Work request: Give back all of the data exactly as it stands, with the pictures removed.

Stored data entries:

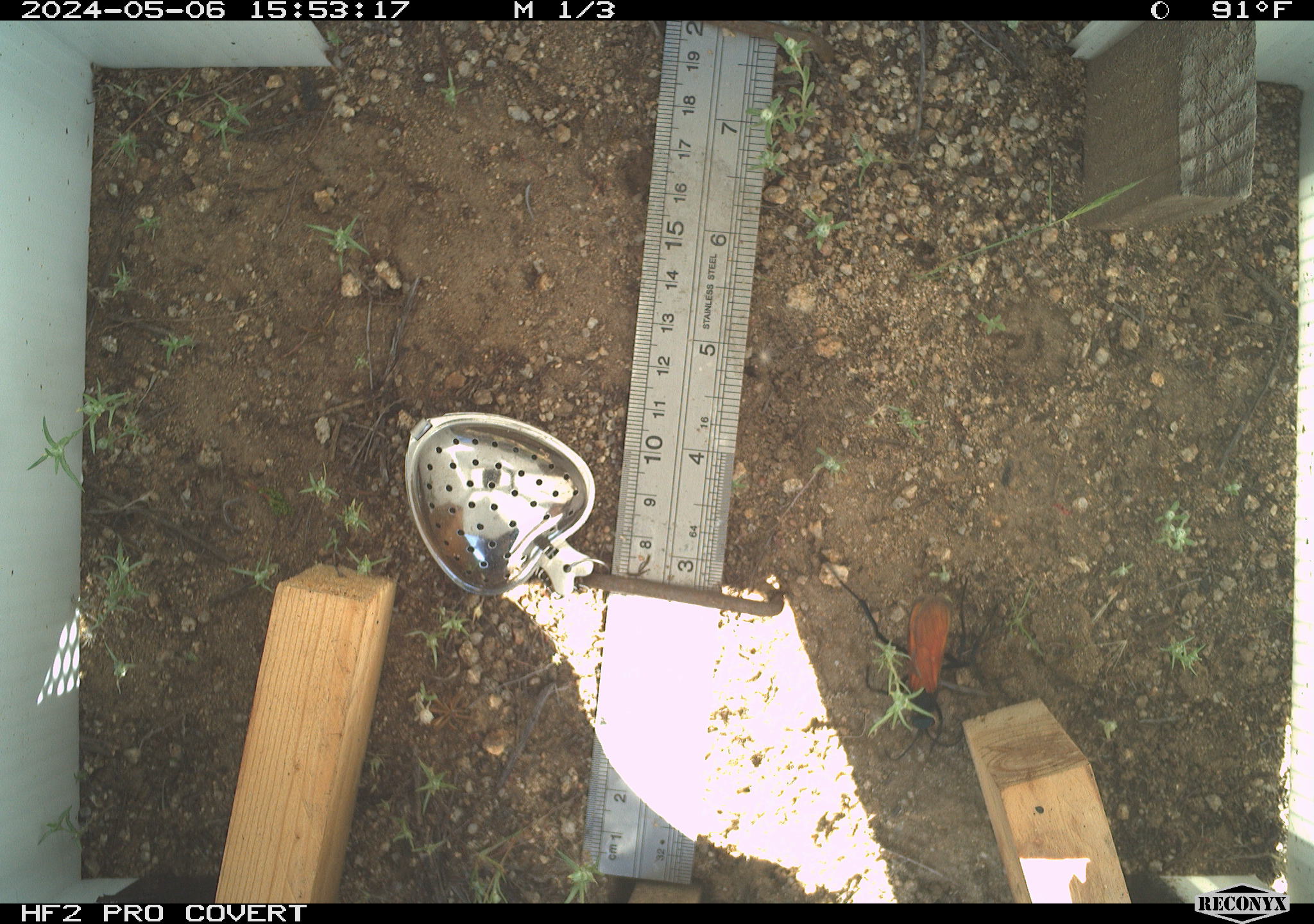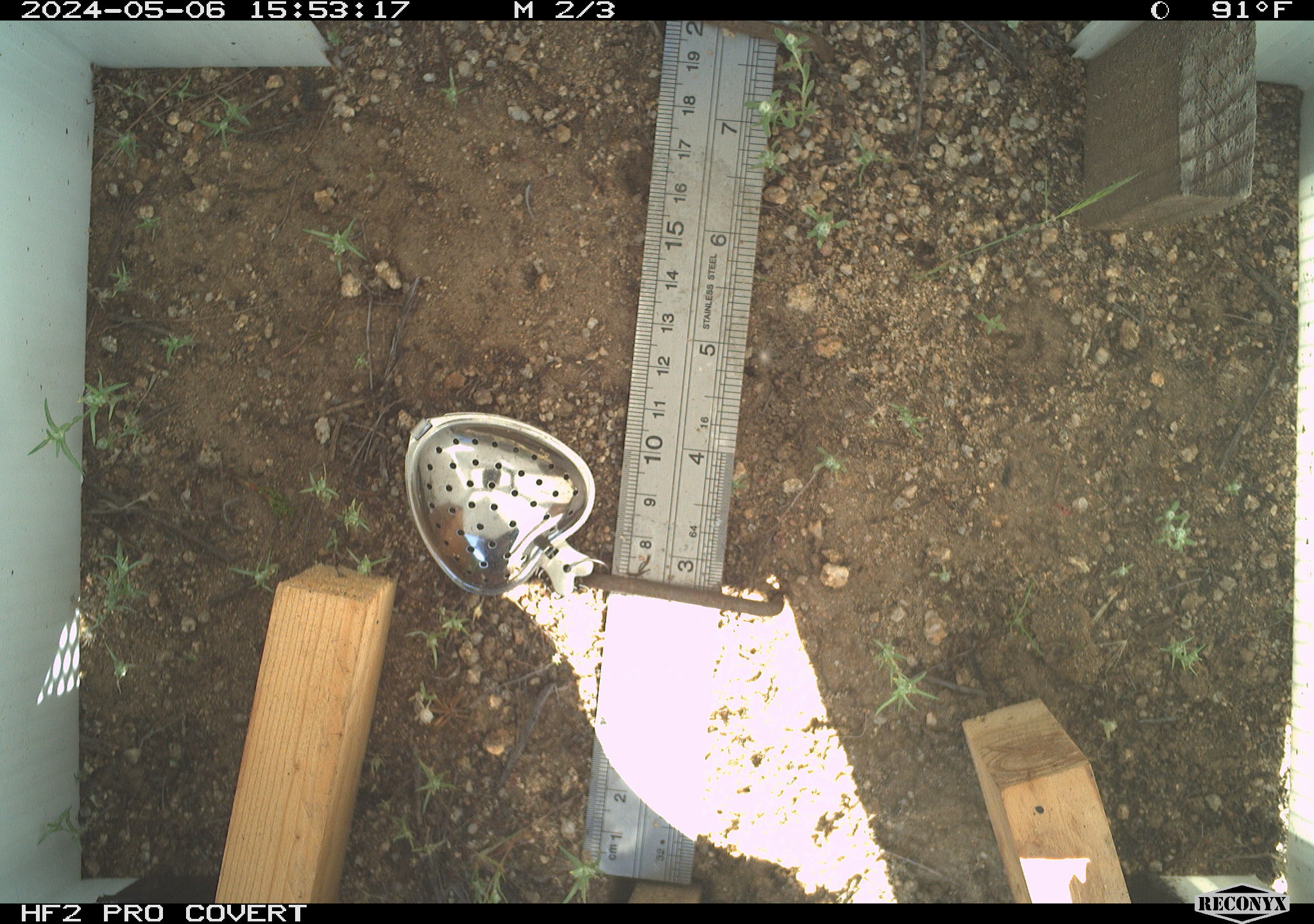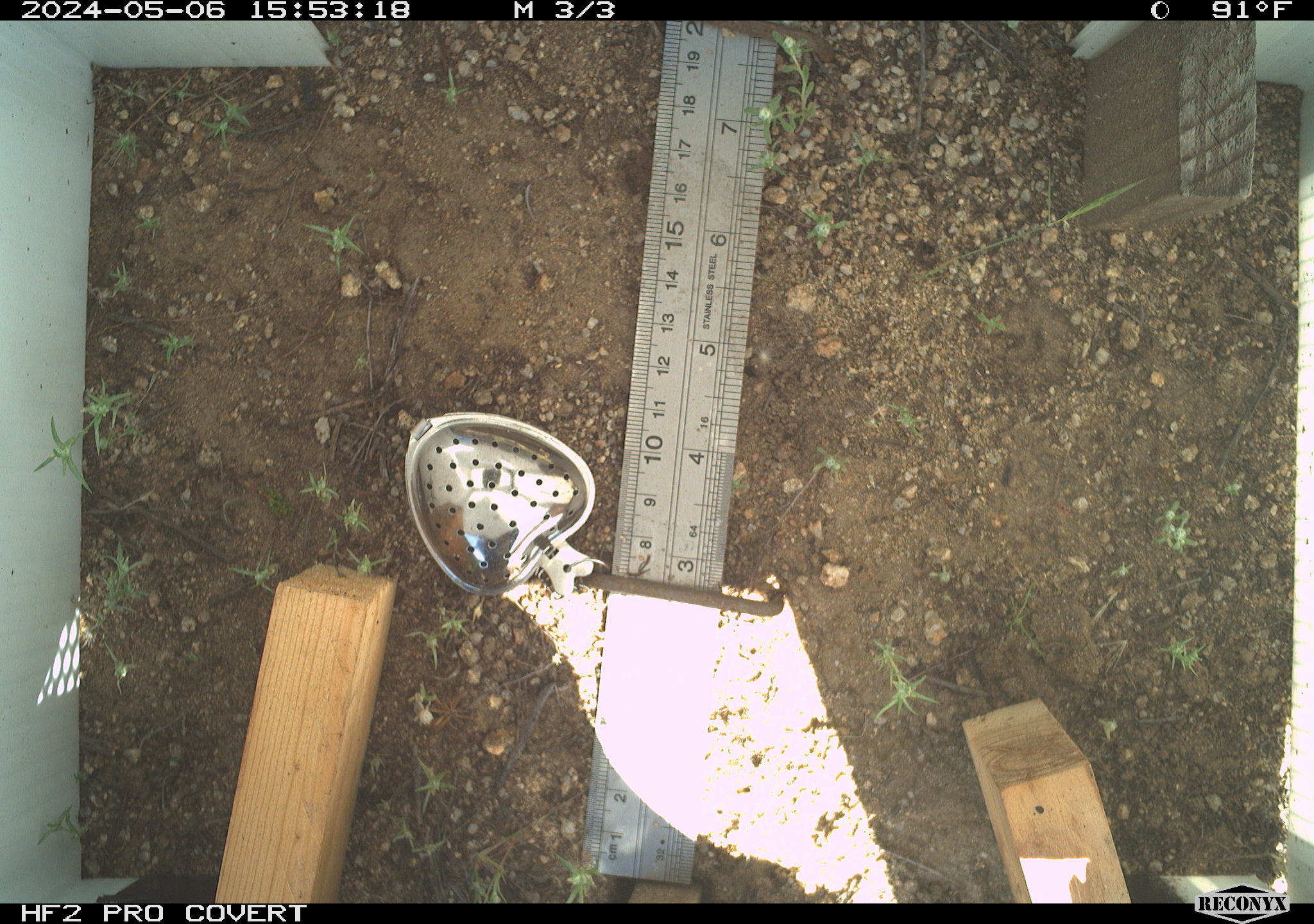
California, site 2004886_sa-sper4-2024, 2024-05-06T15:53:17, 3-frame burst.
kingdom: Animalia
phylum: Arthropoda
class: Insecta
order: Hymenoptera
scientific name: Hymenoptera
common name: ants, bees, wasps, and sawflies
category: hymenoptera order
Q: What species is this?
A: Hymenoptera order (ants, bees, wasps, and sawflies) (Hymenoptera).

Reply to the exercise:
California, site 2004886_sa-sper4-2024, 2024-05-06T15:53:17, 3-frame burst.
kingdom: Animalia
phylum: Arthropoda
class: Insecta
order: Hymenoptera
scientific name: Hymenoptera
common name: ants, bees, wasps, and sawflies
category: hymenoptera order
Q: What species is this?
A: Hymenoptera order (ants, bees, wasps, and sawflies) (Hymenoptera).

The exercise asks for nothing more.